Carcomido por el
deseo de volver a verte, busco refugiado en mis recuerdos, el preciado tesoro
de tu rostro. Frágil como el cristal, tu figura se desvanece como una suave
brisa de verano.
Latiendo, muy
fuerte en mi pecho, la saeta de cupido desparrama su ponzoña. Corro desesperado
por el laberinto de la desesperación sin poder ver, aunque más no sea, una vez más,
tus garras afiladas como latentes hojas de puñales, que buscan sedientas mis
venas carmesí.
Las manos me
tiemblas quejumbrosas, entre risas y lamentos; van dejando los corrompidos
huesos, blancos por el tiempo.
Aquella imagen,
dulce imagen que me desvela, que me hace retorcer de dolor, me llama insistente
desde donde no puedo volver.
Siento las
caricias arremetedoras de la plebe soslayar con su parca iniciativa las cadenas
incandescentes de la jubilosa Niké.
Más allá del
turbio río de aguas negras, las gaviotas revolotean cansadas sobre el cadáver
que deje.

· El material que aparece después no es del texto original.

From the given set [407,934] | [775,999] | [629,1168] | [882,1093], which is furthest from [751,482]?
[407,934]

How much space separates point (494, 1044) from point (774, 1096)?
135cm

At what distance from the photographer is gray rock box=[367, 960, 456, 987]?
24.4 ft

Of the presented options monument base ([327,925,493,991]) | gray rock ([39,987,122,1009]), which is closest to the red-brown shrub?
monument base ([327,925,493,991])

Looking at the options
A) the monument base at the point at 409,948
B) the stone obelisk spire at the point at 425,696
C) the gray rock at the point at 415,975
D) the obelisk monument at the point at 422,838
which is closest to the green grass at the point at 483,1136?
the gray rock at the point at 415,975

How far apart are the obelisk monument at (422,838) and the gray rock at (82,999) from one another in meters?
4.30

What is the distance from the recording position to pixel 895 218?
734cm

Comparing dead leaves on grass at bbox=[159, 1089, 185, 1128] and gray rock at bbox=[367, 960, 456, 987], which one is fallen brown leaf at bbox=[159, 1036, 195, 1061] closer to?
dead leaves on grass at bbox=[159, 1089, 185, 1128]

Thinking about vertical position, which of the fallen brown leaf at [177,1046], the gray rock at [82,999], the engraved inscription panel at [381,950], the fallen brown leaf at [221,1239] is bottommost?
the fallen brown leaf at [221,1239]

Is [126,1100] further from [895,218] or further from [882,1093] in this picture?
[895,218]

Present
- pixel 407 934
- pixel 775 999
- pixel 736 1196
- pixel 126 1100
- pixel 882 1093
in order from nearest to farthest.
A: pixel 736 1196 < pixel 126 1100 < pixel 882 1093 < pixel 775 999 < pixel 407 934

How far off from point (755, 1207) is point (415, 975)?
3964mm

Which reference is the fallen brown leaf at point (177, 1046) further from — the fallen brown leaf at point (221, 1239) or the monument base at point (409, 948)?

Sin ganas de posarse a merendar, picotean al viento probando solo el
olor que despide la carroña del que alguna vez fue.
Tendido boca
arriba, con la mueca de la ironía clavada en la mirada, la sustanciosa
calamidad, la terrible enfermedad de unos pocos, se multiplica como cancerigena
célula contagiosa, como feroz pandemia que infecta con su hedor a quien la
toca.
Así de sagaz e
inquebrantable es la voluntad del señor tremendo, aquel que todo lo oculta,
aquel que todo lo corrompe.
La tentación es
la mentira del hábil, y la muerte del incauto, dijo mientras roía una piedra sin
aroma, solo con el amargo sabor a la derrota.